**** Records to process
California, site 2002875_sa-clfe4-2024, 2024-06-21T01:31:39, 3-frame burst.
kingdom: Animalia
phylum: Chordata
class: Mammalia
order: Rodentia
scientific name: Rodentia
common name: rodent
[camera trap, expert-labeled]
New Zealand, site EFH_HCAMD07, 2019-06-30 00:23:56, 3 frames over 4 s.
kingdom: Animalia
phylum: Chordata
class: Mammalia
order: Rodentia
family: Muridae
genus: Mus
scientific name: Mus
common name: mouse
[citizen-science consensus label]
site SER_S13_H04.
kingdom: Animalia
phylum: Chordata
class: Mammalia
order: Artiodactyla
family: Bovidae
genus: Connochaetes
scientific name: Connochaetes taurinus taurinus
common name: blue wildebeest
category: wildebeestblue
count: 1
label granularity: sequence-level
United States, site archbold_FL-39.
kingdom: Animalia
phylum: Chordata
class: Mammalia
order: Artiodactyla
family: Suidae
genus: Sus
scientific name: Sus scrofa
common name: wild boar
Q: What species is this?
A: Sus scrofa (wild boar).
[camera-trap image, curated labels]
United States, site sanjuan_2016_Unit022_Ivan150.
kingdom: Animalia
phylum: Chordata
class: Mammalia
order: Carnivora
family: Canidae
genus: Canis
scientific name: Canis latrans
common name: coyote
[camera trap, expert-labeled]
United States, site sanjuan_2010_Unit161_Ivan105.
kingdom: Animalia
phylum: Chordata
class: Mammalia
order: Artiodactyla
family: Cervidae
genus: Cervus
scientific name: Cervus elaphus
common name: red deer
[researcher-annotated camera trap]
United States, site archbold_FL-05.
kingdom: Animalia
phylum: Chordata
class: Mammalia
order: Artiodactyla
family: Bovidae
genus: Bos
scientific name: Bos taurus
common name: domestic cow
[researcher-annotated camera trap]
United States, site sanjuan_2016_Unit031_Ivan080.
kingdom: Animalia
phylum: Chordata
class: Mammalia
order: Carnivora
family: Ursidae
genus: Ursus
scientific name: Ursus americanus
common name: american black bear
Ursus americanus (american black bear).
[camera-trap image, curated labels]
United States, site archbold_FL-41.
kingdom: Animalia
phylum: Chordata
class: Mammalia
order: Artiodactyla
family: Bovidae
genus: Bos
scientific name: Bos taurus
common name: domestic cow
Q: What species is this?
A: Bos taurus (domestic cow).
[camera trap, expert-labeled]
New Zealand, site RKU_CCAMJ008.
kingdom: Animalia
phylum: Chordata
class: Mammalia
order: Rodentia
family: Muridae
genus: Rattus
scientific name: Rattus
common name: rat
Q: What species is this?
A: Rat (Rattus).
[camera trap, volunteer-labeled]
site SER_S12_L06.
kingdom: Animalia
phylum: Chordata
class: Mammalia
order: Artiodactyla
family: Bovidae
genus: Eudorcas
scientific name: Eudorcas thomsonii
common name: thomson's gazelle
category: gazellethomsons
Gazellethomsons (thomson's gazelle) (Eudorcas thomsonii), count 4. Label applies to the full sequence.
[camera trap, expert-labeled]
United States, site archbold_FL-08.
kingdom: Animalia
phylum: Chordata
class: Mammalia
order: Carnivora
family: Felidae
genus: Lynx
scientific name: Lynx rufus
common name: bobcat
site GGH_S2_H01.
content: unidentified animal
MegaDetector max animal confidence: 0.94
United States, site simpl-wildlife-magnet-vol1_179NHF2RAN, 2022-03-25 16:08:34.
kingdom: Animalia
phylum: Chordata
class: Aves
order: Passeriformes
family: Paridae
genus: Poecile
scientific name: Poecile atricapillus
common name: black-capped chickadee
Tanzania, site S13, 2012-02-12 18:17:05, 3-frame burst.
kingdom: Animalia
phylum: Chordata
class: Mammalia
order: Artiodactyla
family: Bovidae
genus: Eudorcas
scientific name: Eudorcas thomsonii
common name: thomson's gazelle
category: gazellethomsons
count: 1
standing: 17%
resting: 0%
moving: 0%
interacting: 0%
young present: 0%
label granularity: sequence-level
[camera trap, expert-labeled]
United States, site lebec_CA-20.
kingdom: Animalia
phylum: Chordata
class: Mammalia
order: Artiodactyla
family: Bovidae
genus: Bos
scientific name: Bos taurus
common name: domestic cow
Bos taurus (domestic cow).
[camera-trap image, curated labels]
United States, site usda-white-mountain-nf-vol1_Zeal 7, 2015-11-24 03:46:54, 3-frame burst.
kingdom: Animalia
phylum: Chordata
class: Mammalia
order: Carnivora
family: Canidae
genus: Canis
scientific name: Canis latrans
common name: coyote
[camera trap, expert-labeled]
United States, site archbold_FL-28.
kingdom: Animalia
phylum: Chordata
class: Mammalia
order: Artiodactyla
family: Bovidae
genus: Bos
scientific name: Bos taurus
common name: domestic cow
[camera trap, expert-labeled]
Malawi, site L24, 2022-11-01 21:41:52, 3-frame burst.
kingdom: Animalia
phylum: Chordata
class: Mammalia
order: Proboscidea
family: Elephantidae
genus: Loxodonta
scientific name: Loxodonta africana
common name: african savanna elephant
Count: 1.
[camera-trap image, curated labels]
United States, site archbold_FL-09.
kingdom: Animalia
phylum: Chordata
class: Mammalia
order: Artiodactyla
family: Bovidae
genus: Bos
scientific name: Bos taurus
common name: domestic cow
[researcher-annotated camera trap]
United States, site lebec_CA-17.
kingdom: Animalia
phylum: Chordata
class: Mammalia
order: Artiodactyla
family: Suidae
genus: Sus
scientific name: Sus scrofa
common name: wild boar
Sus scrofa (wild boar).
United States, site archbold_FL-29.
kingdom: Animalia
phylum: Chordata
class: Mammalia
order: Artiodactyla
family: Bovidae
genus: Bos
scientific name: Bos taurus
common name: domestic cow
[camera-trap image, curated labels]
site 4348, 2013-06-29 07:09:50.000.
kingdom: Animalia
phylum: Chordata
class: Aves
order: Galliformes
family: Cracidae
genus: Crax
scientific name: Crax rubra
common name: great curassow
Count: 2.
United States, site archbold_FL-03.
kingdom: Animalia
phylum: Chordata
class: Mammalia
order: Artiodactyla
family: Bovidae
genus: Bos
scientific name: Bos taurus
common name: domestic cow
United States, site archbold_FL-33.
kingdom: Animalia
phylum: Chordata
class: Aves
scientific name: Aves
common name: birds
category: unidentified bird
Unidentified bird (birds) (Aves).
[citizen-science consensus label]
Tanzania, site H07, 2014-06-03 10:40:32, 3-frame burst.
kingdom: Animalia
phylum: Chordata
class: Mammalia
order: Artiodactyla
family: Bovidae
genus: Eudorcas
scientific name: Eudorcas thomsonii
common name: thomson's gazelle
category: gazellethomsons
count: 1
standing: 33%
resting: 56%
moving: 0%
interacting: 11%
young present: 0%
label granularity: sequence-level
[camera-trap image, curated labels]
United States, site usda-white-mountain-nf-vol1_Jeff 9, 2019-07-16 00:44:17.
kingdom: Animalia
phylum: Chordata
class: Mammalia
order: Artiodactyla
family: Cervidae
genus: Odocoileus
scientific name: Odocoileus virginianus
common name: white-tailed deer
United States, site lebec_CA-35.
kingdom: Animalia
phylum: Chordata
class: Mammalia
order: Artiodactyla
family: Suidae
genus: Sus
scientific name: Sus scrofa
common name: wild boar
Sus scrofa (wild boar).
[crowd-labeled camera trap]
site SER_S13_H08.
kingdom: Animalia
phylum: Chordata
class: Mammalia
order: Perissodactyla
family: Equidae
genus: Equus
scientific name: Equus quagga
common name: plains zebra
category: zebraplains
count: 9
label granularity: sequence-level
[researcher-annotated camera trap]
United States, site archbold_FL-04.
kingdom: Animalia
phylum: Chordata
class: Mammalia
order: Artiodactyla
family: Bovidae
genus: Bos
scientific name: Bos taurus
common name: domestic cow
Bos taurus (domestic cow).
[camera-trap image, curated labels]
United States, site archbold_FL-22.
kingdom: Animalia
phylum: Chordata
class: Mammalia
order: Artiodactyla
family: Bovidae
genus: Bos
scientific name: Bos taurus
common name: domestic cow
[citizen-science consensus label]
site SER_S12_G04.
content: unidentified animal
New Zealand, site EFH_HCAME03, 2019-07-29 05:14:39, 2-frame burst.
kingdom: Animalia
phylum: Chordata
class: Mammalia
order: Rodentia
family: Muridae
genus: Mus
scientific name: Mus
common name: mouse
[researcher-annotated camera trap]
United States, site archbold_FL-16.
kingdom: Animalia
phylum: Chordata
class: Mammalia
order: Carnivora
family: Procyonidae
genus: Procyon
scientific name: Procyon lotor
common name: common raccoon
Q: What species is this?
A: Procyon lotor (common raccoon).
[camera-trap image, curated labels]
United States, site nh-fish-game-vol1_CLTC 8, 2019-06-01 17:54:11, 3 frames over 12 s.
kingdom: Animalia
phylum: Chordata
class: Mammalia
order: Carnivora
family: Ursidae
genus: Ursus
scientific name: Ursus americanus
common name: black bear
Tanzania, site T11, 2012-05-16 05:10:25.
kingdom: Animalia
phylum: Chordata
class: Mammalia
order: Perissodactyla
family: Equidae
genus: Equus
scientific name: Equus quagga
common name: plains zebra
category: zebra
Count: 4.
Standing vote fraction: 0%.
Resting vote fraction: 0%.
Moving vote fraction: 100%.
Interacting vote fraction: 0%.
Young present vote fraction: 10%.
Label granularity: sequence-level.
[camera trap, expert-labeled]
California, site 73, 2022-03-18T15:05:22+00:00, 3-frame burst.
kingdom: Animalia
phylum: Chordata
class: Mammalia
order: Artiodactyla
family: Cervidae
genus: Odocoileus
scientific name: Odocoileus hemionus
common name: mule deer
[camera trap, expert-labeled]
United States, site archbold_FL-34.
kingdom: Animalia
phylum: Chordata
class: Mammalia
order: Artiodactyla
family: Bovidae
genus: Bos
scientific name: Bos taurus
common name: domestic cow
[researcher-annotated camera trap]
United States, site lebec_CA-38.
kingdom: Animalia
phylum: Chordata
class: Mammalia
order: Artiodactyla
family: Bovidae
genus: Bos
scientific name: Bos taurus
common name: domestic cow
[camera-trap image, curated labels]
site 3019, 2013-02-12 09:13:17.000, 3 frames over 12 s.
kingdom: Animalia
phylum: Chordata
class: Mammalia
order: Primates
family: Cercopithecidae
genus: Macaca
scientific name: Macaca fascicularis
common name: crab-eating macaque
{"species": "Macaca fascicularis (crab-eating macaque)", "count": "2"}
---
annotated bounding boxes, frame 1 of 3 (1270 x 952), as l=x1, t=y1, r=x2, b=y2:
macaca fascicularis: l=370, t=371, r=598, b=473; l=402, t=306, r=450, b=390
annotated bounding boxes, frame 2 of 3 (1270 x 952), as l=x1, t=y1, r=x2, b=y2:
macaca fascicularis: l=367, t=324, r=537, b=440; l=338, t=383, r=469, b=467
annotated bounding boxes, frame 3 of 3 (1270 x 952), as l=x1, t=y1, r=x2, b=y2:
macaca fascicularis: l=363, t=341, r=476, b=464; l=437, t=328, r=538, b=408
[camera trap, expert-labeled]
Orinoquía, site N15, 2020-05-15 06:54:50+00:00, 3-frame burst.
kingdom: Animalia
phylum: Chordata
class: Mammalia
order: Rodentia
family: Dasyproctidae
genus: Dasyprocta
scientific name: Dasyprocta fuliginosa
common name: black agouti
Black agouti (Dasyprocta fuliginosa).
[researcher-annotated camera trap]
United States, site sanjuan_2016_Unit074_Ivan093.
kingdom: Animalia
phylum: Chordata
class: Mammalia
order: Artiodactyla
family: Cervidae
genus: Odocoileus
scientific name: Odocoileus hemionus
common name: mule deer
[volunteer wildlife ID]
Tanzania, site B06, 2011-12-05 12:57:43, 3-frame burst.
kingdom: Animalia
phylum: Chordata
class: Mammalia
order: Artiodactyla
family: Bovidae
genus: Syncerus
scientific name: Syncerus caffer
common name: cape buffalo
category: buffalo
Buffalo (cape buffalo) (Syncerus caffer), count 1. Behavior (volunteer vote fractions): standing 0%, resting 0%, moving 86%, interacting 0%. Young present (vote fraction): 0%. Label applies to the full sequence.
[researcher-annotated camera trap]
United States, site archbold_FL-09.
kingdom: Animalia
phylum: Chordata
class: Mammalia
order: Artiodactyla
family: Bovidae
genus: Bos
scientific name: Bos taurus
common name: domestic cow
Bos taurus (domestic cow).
********
Above are some records; copy each line there that contains "deer".

common name: red deer
common name: white-tailed deer
common name: mule deer
common name: mule deer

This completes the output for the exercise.